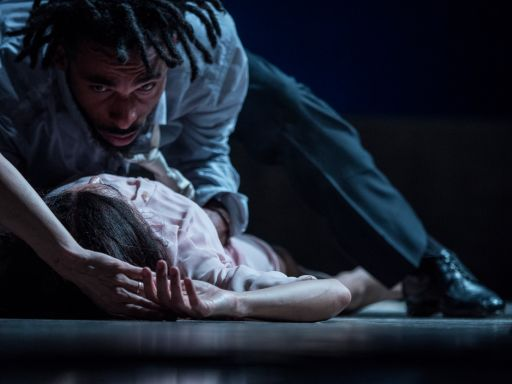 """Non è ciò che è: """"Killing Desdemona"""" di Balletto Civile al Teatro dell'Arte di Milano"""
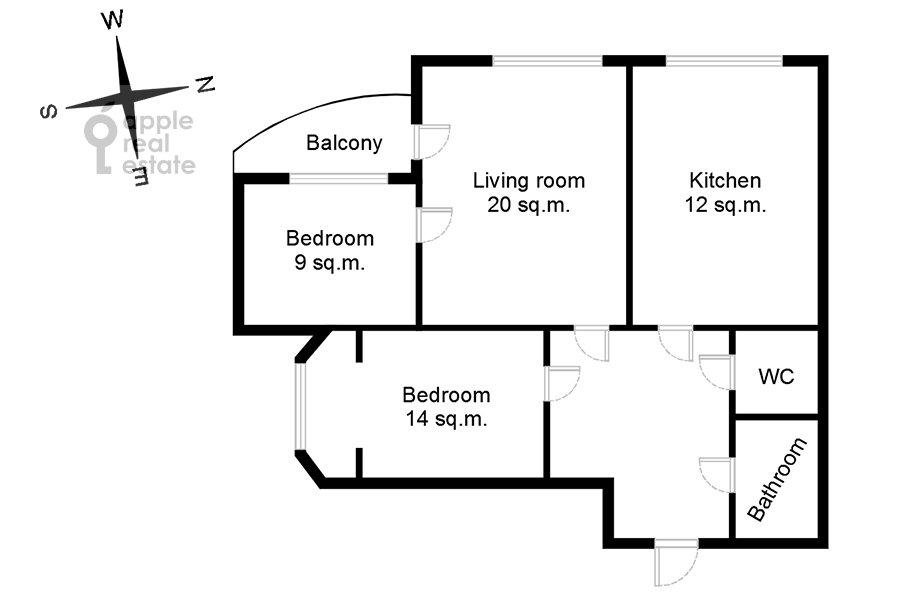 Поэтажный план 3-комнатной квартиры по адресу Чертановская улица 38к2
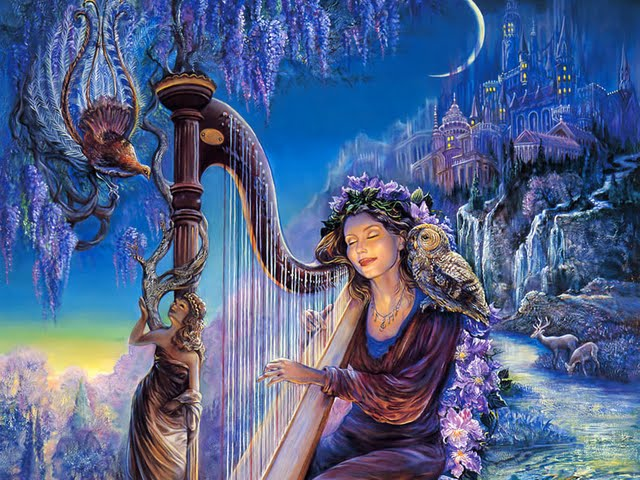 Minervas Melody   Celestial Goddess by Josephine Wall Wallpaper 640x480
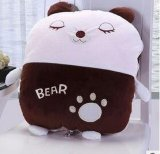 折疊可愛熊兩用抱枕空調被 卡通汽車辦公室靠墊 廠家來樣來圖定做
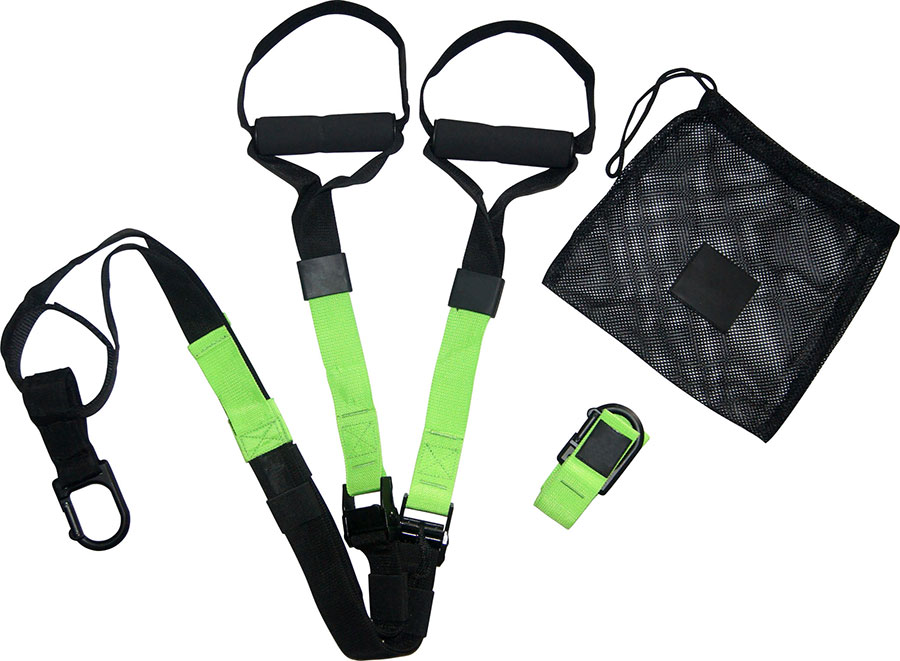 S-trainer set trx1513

---

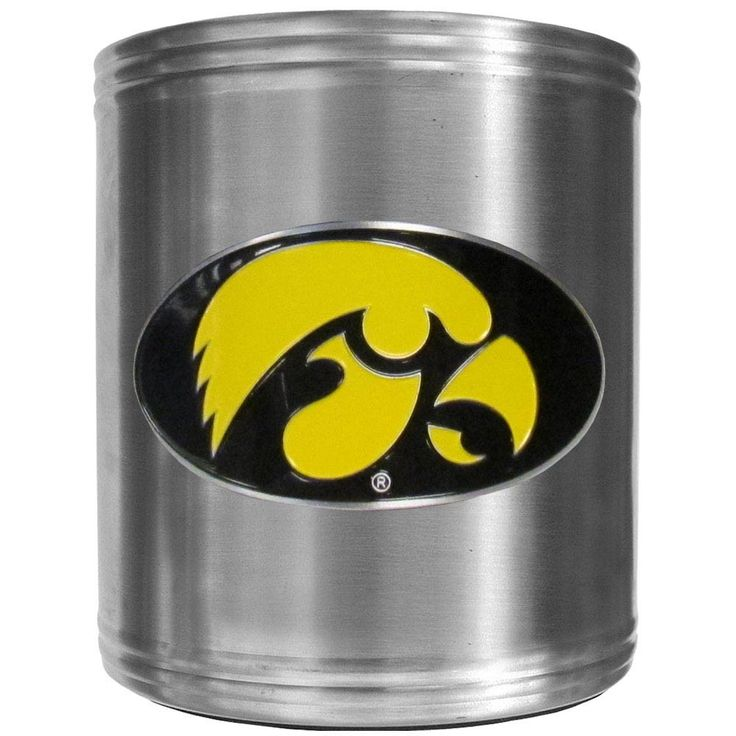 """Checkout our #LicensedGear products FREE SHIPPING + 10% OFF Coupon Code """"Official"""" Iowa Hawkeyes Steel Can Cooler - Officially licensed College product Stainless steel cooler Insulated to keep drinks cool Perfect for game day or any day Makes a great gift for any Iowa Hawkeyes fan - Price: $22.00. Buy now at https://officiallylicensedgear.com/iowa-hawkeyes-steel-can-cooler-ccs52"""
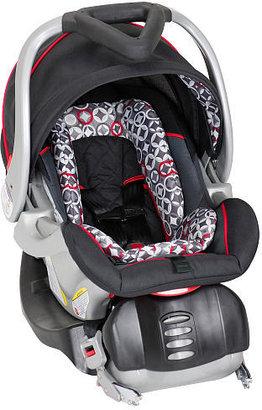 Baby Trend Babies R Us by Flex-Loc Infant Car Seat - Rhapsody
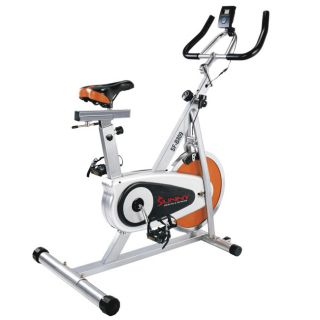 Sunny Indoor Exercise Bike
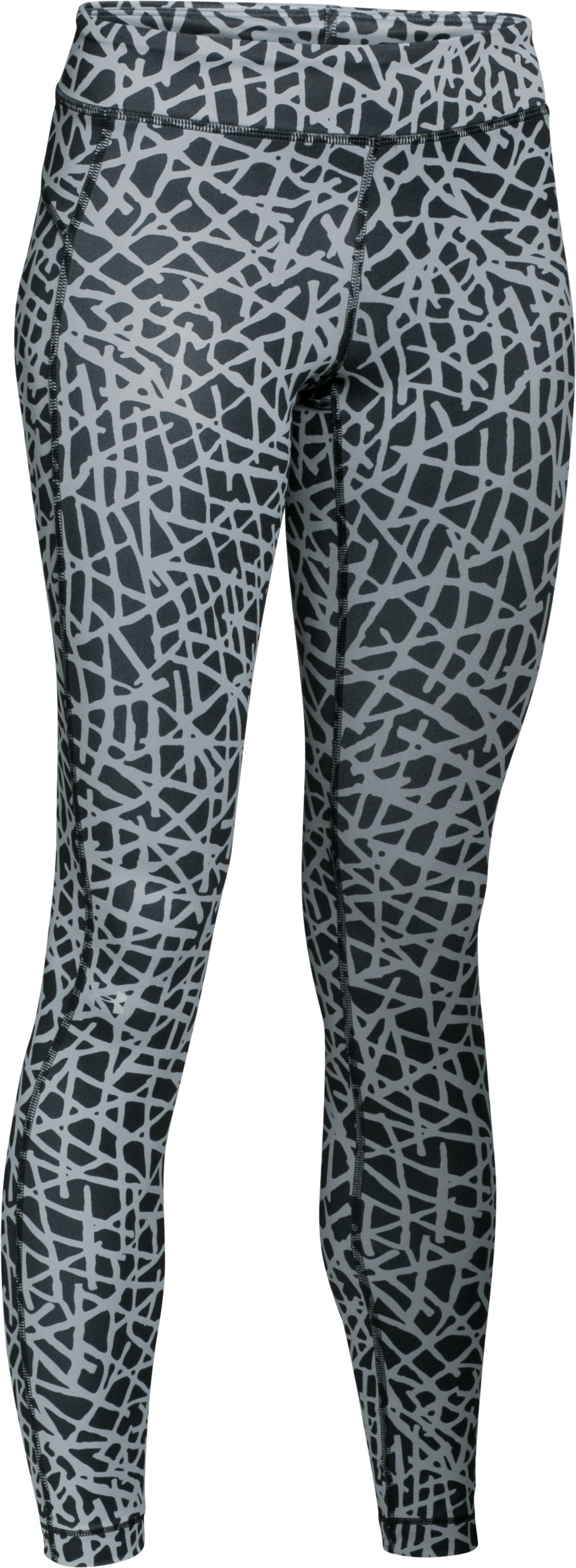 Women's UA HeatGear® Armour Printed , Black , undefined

== WHAT YOU SHOULD DO ==
Look above for the line with "Sunny Indoor Exercise Bike" and the line with "Women's UA HeatGear®", then copy them and all lines in between exactly as written, and only those, without any pictures.

== ANSWER AREA ==
 Sunny Indoor Exercise Bike
 Women's UA HeatGear® Armour Printed , Black , undefined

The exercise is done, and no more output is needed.